First up was The More Troops, the Less We Know, a short post on the state of information freedom. Back in 2005, Russ Kick, proprietor of a website called the Memory Hole submitted a Freedom of Information Act (FOIA) request to the Defense Department to get photographs of the remains of U.S. soldiers coming home through Dover Air Force Base. DOD first denied the request, then relented on appeal; the resulting images are some of the few we have of the human cost of the Iraq War. As the U.S. prepares to send more American servicemembers into battle, we consider the Bush Administration habit of restricting the American people's access to information on the deeds done in their name.

What's the Heck is Going on in Somalia? The Pentagon indicated last week that U.S. troops were sent into Somalia to assess the results of al-Qaeda targeted airstrikes, the first time that American forces had entered the country since 1993. Yet press reports seem to say that a handful of American "advisors" marched into the capital city of Mogadishu with Ethiopian soldiers way back at the end of December. Just what is going down in the Horn of Africa? The tiny nation of Djibouti, hosts to U.S. "anti-terrorism" efforts in the region, say they just don't know either.

img_emoticons_obama_tan.gifWhile on the treadmill at the gym on Sunday morning, I watched Senator Obama on Face the Nation and said to myself "hmm, wonder if that man right there is gonna run for President." America Won't Wait Forever, Mr. Obama was a light-hearted poll to find out whether MyDDers thought the senator from Illinois was is in or out. You're not going to want to miss the comments on that one. (Update -- Obama announced today that he has filed with the FEC to form a presidential exploratory committee. I'm thinking of titling my next MyDD post, "Mr. Obama, I Need a New Car.")

TIm Karr is both a heck of a nice guy and the Campaign Director of Free Press, a media reform group. Meet Tim Karr of Free Press is the first in what I'm hoping might become a regular feature, wherein I conduct informal interviews with progressive-leaning folks via instant messenger, and then post the chats with light editing. I happen to think it's important for people working together in the same political space to get to know one another as well as possible. (Hey, if you're interesting and progressive and believe in your heart that other left-leaning folks should learn more about you, perhaps you should be the subject of the next Scola Quickie Interview®.)


January 13, 2007

The Arrival of OpenID
What's OpenID? Glad you asked. The long and the short of it is that it's a single sign-on system for websites across the Internet. With your identity validated by a single source, you can roam far and wide logging in with just your ID and no password. It's one of those groundbreaking Internet-age innovations that you have to experience before you can truly understand the power of it, like Amazon One-Click or Ajax. But I'll just say that I think it might soon be big. In about an hour tonight, I was able to configure nancyscola.com as a personal identity provider that validates that I indeed am who I say I am. Then with a simple Movable Type plugin, I enabled comments here on the site to accept OpenID in addition to the usual name/email/URL sign-on option. There are still a number of bugs, though, like the plugin refuses to use nickname (mine's "Nancy Scola") instead of OpenID (mine's "nancyscola.com") as the author name on comments. Most frustrating! But I'm working on it.

### What is asked
1. Answer these questions about the blog post:
(a) Which government department received Russ Kick's Freedom of Information Act request?
(b) On which television program did the author watch Senator Obama?
(c) What position does Tim Karr hold at Free Press?
2. Quote the blog post from "TIm Karr is" up to and including "Scola Quickie Interview®.)".

### Information supplied
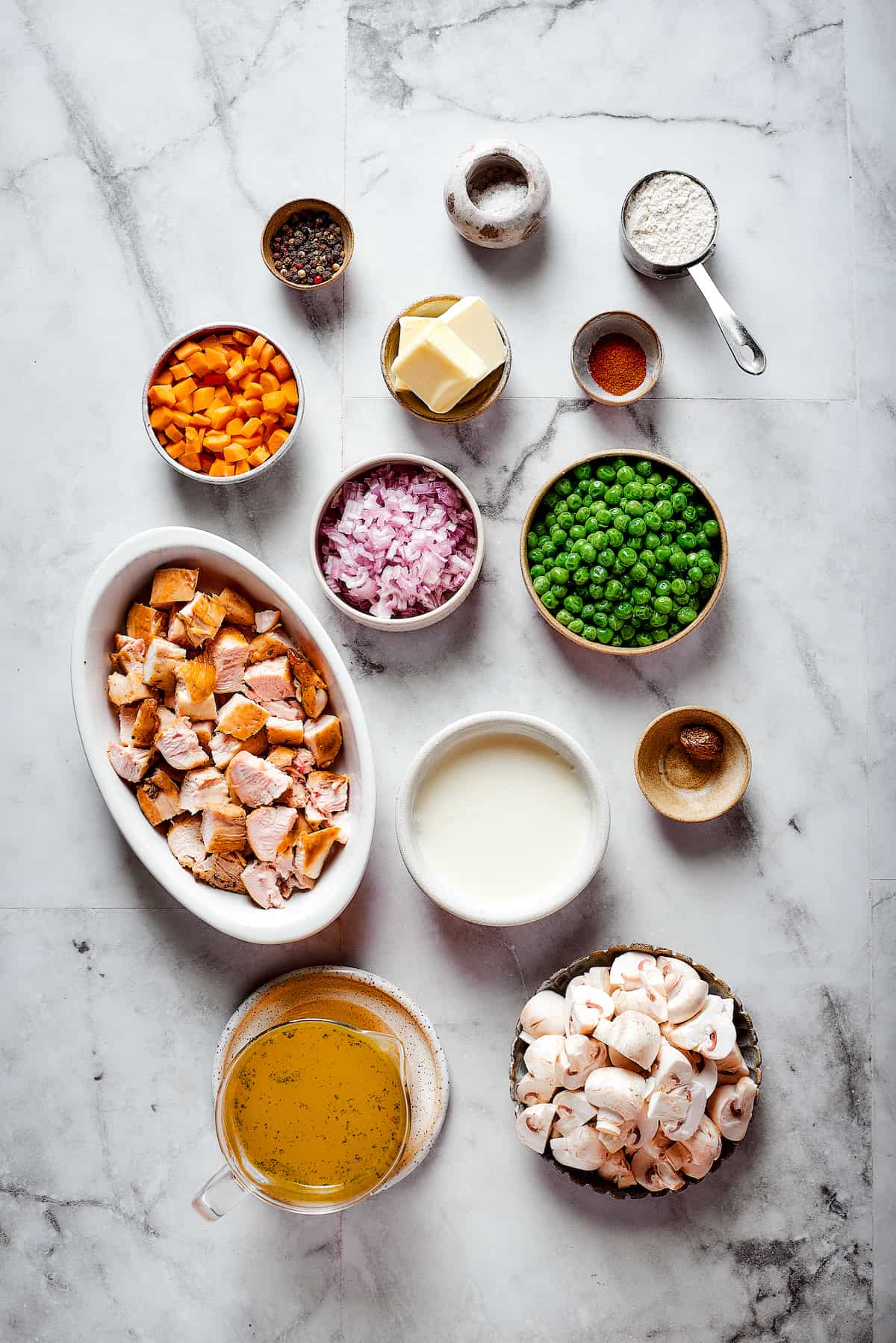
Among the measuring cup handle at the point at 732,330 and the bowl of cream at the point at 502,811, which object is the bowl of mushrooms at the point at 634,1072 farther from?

### Answers for this exercise
1.
(a) The Defense Department
(b) Face the Nation
(c) Campaign Director

2.
TIm Karr is both a heck of a nice guy and the Campaign Director of Free Press, a media reform group. Meet Tim Karr of Free Press is the first in what I'm hoping might become a regular feature, wherein I conduct informal interviews with progressive-leaning folks via instant messenger, and then post the chats with light editing. I happen to think it's important for people working together in the same political space to get to know one another as well as possible. (Hey, if you're interesting and progressive and believe in your heart that other left-leaning folks should learn more about you, perhaps you should be the subject of the next Scola Quickie Interview®.)